Baron Capital, along with firms like 8VC, Andreessen Horowitz, and others, have invested across Musk’s business spectrum. This affiliation with Musk’s ecosystem exemplifies the investor overlap within his enterprises.
The xAI-X deal itself has prompted analysts to question the valuation of X at $33 billion and xAI at $80 billion, given the latter’s limited revenue. However, valuations often reflect investor expectations rather than current realities, which is especially true for Musk’s ventures.
Tesla, for example, trades at high multiples compared to traditional automakers due to long-term bets on technological breakthroughs in self-driving and humanoid robotics. Gene Munster from Deepwater Asset Management stated that Musk’s ability to engage investors for the long term is a notable strength, driving support for ventures like the xAI-X merger.
While consolidation brings potential value, it also poses increased risks. Dan Wang from Columbia Business School highlighted several concerns, including an ongoing SEC lawsuit against Musk and other anticompetition and privacy issues. Some users have criticized X’s data collection practices for AI model training, prompting regulatory scrutiny from Ireland’s DPC under Europe’s GDPR law.
Regulatory frameworks governing AI deployment remain uncertain, with emerging traces in Europe and California. These frameworks are poised to hold companies accountable for their AI models.
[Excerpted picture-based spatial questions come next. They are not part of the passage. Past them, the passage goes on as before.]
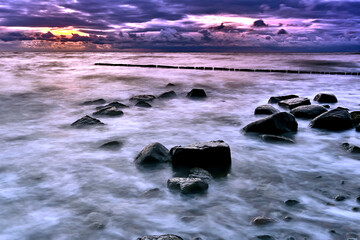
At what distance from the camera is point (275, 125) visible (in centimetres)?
629

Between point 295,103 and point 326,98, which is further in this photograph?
point 326,98

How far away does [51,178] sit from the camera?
14.3 feet

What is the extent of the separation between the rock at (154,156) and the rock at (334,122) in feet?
11.8

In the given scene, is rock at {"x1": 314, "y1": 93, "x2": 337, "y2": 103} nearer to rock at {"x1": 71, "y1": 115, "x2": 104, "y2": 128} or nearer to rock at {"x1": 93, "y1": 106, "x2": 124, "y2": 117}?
rock at {"x1": 93, "y1": 106, "x2": 124, "y2": 117}

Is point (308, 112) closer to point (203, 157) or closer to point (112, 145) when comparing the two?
point (203, 157)

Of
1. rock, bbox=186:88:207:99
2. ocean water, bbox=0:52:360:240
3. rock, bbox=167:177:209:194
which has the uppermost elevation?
rock, bbox=186:88:207:99

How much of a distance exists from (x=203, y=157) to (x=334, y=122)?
3.59 metres

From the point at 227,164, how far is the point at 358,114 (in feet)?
14.1

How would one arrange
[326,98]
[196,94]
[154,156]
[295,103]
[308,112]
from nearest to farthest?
1. [154,156]
2. [308,112]
3. [295,103]
4. [326,98]
5. [196,94]

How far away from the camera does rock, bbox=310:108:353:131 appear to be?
6.63m

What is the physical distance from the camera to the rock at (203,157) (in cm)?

Wang also cautioned about the possibility of Musk losing interest in a project, reflecting concerns from Tesla shareholders who perceive Musk’s current focus as politically driven. Despite these challenges, Munster expressed confidence in xAI’s potential to revolutionize AI.
Rechtman believes that Musk’s ability to maneuver the markets in his favor allows him to achieve unparalleled business feats. Investors committed to Musk’s vision continue to support his endeavors, viewing participation in speculative projects like X as a pathway to greater investment opportunities within Musk’s empire. Investing in these ventures may provide access to lucrative opportunities, such as participating in SpaceX’s restricted tenders.